Einmal vom Schicksal einer ledigen Frau erzählen

  21.11.2024 Regio, Dies und das

Autorin Helen Liebendörfer präsentierte ihren neuen historischen Roman «Nicht ohne Regenschirm».

«Ich nehme an, Sie haben alle den Regenschirm dabei», scherzte Helen Liebendörfer am Dienstagabend gut gelaunt vor vollem Haus in der Buchhandlung Bider&Tanner. Sie spielte damit einerseits augenzwinkernd auf ihr Buch an, andererseits meinte sie tatsächliche Regenschirme. «Bei dem Titel des Buches habe ich angenommen, Sie kommen mit Regenschirm, Petrus hat es ja extra heute Morgen ein bisschen regnen lassen.» Mit ihrer pfiffigen und einnehmenden Art hatte Liebendörfer das Publikum sofort in der Tasche.

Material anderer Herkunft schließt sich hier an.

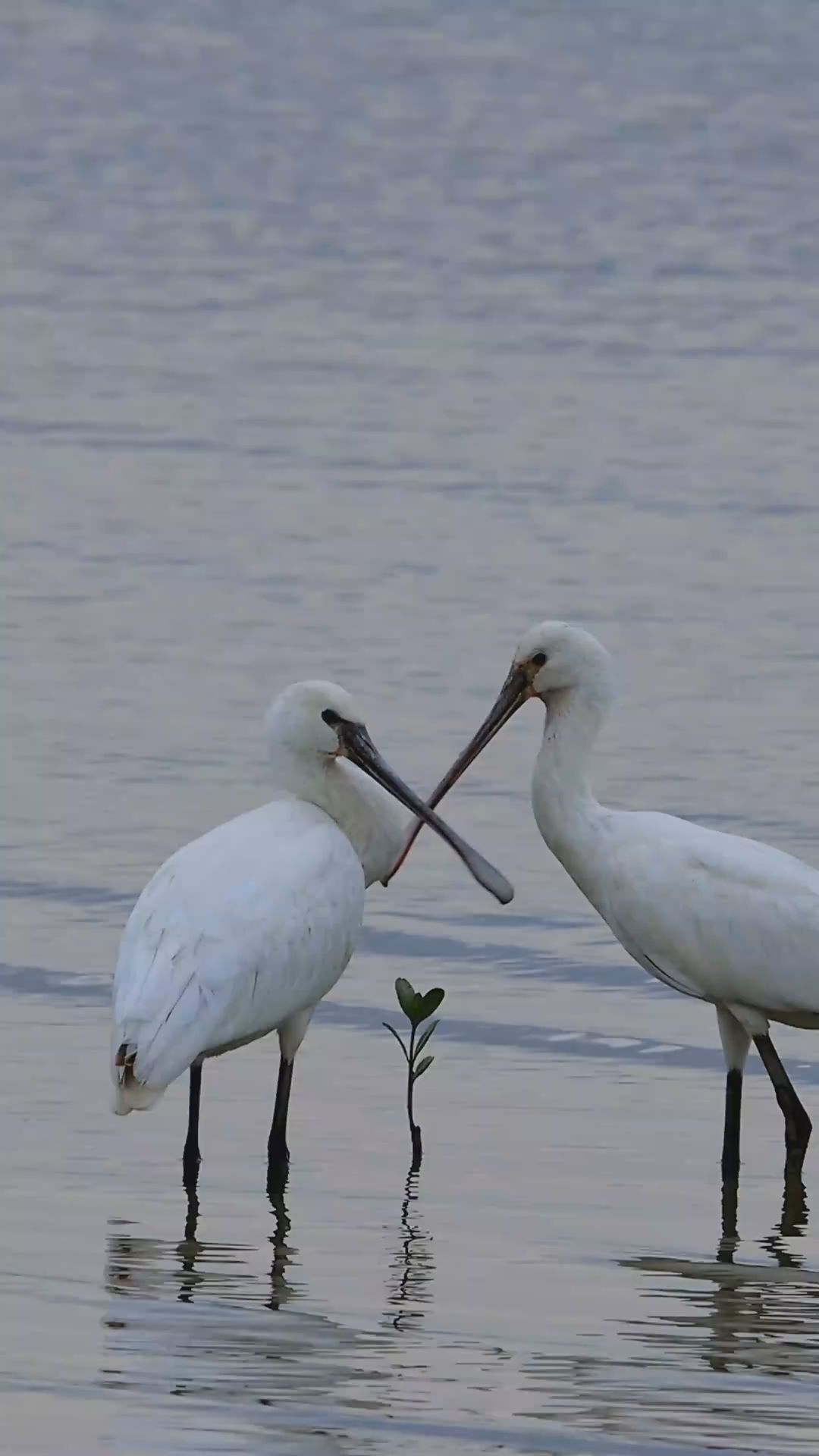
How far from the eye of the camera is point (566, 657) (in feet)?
34.6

Nach zwei herzlichen Ansprachen von Carmen Lee-Stocker, Mitglied der Geschäftsleitung von Bider&Tanner, und Alfred Rüdisühli, Verwaltungsratspräsident der Friedrich Reinhardt AG, war die Autorin selbst an der Reihe. Sie erwiderte Rüdisühlis Freude und charmantes Lob, indem sie sagte: «Wir bleiben uns treu gegenseitig, das ist ganz selbstverständlich.» Es sei nämlich nicht selbstverständlich, dass man bei einem Verlag ist, bei dem es einem wohl ist. «In den ganzen 30 Jahren, in denen ich beim Reinhardt Verlag bin, gab es nie irgendeinen Misston.» Liebendörfer dankte auch Claudia Leuppi, stellvertretende Verlagsleiterin, für die gute Zusammenarbeit.

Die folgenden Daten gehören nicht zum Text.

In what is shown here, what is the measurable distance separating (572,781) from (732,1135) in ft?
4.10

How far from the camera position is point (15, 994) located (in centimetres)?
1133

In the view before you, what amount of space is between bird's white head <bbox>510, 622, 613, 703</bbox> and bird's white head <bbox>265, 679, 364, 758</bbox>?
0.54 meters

Einen Schirm als modisches Accessoire dabei zu haben, sei im 19. Jahrhundert durchaus üblich gewesen, erklärte Liebendörfer dem Publikum. Dann lüftete sie das Geheimnis des Buchtitels: «Charlotte Kestner, die Hauptfigur des Buches, hat immer den Schirm als Stütze dabeigehabt, weil sie sehr oft Rückenweh hatte.» Als Kestner in Basel lebte und im Haus zum Kirschgarten wohnte, sei sie als «Täntli mit dem Regenschirm» bekannt gewesen. «Ich habe mir überlegt, einmal eine ledige Frau ins Zentrum zu stellen», fuhr Liebendörfer fort. Die 81-jährige Autorin meinte, sie habe bisher nur Frauen porträtiert, die im Schatten ihrer Männer an zweiter Stelle standen. «Es ist auch mal wichtig, dass man sich dran erinnert, wie schwierig es früher für ledige Frauen war.» Ein eigenständiges, freies Leben sei für sie nicht möglich gewesen. So auch nicht für Charlotte Kestner.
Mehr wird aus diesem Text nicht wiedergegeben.